The researchers found more than 100 areas of the genome that had probably been under natural selection; a sizable proportion of which were associated with immunity related genes.
“While genes involved in resistance to insect-transmitted diseases like malaria and sleeping sickness have long been known to be positively selected, our study shows that other viral infections could have also helped to shape genomic differences between people and groups by altering the frequency of genes that affect individuals’ disease susceptibility,” said Dr Dhriti Sengupta of the SBIMB and one of the lead analysts.
Lombard said: “The findings have broad relevance, from population genetics research into human history and migration, to clinical research into the impact of specific variants on health outcomes.” The next important steps include further assessment of the initial findings and leveraging the data to represent more African populations.

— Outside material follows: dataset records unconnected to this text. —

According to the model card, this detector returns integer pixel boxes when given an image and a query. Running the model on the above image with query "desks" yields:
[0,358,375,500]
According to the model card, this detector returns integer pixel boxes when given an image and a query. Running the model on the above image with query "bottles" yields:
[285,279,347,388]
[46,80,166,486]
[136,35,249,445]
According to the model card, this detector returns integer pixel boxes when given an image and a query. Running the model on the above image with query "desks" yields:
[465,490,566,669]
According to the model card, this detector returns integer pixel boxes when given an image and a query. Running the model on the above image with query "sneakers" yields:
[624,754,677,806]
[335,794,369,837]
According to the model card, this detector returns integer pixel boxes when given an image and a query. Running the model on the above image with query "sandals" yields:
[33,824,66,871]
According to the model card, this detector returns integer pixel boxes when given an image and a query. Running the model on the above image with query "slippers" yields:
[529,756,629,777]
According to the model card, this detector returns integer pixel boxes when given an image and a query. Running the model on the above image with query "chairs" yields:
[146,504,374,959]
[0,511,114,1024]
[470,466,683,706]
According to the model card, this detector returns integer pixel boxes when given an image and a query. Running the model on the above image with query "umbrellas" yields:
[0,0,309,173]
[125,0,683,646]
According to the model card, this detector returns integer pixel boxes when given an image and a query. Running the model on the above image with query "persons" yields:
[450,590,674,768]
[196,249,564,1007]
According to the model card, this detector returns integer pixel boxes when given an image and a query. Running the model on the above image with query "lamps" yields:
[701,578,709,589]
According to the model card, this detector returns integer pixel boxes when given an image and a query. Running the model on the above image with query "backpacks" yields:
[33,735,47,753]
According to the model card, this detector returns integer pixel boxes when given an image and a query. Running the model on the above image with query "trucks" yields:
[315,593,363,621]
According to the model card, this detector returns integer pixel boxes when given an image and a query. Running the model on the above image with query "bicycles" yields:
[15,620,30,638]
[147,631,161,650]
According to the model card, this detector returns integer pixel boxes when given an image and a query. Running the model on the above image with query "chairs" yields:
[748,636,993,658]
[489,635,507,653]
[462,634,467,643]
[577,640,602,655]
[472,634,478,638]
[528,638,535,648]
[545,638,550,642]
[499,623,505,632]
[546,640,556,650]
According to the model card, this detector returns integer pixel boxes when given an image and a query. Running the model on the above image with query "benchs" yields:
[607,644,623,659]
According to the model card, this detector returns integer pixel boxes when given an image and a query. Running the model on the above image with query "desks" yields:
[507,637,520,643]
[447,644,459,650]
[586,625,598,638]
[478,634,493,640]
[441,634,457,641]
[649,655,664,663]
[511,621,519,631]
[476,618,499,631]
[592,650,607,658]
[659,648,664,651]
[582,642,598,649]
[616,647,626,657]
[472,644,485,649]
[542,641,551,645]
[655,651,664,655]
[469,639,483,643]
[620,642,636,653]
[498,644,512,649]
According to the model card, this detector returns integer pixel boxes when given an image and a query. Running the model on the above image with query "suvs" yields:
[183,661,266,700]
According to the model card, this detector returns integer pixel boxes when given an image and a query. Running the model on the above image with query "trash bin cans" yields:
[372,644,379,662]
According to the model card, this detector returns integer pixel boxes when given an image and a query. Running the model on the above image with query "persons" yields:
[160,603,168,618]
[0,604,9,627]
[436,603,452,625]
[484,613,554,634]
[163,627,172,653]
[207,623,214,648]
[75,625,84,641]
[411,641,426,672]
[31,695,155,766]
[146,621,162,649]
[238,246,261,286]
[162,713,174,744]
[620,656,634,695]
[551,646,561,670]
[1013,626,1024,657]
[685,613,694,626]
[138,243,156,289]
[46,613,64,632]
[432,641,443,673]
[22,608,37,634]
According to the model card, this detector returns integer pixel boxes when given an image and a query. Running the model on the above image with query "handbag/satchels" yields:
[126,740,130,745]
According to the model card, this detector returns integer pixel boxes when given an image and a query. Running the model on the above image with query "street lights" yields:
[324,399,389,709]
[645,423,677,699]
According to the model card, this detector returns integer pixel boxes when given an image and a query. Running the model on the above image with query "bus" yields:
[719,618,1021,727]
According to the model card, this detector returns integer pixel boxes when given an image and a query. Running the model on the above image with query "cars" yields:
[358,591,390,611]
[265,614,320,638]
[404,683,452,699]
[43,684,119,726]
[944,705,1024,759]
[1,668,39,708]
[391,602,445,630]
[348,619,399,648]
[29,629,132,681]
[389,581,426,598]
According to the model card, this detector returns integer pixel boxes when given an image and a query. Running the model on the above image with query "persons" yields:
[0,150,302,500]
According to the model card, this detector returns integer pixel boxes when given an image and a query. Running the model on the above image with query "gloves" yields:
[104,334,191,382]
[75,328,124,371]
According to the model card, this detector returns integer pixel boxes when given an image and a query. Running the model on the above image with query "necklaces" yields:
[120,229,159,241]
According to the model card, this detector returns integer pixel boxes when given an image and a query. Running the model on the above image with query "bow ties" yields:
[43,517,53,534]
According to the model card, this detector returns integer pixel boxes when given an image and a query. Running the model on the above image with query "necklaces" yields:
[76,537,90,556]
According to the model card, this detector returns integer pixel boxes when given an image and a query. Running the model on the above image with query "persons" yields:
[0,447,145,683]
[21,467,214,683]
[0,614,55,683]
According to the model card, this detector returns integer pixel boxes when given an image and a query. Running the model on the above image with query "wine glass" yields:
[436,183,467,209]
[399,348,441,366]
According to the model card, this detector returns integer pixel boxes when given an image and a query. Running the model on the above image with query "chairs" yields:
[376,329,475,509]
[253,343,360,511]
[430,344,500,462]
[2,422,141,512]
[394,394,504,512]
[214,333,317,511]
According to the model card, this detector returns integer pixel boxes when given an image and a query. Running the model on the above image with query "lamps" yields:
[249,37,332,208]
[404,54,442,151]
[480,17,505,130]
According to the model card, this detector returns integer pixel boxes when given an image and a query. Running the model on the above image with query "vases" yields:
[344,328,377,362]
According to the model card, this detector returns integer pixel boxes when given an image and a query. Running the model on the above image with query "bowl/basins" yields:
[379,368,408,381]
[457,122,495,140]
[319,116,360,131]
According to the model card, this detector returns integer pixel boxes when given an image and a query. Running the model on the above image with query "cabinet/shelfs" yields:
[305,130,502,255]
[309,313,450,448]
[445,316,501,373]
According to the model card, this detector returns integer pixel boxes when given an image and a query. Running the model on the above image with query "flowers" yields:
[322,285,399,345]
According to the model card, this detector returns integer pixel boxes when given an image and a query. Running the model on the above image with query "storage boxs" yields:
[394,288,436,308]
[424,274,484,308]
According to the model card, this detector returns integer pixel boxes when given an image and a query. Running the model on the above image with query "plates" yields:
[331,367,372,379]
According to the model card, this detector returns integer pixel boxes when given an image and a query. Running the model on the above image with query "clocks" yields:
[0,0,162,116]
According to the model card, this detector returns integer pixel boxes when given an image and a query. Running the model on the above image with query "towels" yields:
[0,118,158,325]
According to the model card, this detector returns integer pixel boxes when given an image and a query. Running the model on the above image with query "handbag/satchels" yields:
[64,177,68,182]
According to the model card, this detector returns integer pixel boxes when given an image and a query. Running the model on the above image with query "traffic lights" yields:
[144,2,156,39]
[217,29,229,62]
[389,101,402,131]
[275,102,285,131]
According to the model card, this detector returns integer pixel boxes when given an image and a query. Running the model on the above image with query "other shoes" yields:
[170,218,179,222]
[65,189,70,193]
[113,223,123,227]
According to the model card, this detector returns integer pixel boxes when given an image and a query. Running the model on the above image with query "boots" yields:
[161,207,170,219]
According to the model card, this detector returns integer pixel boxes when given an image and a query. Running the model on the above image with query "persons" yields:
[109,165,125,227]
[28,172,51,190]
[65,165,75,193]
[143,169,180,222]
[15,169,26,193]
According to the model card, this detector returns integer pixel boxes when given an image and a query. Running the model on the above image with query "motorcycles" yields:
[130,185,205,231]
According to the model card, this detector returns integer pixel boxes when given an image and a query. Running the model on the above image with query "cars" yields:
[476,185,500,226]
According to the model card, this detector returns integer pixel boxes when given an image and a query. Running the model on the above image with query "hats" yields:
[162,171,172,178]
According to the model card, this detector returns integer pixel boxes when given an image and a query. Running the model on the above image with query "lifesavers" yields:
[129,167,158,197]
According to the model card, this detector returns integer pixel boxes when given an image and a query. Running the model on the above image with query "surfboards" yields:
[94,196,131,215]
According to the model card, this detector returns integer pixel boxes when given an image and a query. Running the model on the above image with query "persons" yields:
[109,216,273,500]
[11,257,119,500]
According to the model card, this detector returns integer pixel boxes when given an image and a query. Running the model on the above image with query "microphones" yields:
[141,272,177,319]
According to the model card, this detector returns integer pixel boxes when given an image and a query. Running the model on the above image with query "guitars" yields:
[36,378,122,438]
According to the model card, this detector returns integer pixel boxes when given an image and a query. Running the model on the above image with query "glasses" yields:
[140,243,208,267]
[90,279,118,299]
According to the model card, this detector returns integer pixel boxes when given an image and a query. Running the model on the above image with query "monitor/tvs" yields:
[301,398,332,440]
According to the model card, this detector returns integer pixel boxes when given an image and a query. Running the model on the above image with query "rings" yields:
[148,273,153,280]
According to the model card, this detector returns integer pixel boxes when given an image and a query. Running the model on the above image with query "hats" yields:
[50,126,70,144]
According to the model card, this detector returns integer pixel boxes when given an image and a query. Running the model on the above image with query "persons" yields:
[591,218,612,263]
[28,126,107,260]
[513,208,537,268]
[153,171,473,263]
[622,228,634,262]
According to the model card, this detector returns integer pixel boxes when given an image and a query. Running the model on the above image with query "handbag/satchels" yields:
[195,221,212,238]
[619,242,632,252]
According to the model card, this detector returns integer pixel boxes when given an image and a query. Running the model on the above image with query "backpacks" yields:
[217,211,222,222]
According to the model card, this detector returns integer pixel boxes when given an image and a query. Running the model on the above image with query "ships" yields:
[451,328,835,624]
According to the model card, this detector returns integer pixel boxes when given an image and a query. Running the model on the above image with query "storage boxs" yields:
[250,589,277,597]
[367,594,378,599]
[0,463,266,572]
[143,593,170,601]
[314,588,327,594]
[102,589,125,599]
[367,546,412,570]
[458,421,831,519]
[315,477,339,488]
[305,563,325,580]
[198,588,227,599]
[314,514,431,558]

It is hoped this work will lead to wider recognition of the extent of un-catalogued genomic variation across the African continent and the need for continued inclusion of the many diverse populations in Africa in genomics research.
Researchers hail the study as a “major milestone in advancing African genomics research capacity”. They said that African data will no longer be analysed elsewhere, which has been an established trend over the years – as this study was conducted predominantly by local African researchers using local computational facilities.
This represents a major development as it highlights the importance of computing infrastructure and storage capacity for large data projects at Wits and in South Africa.
According to Professor Scott Hazelhurst, director of Wits Bioinformatics, who established and also manages the computing cluster at Wits, said such an infrastructure is vital in supporting genomics research and growing African datasets. “Initiatives such as the H3Africa Consortium have laid the foundation to foster and encourage collaborative research in Africa, which has made studies like these possible,” he said.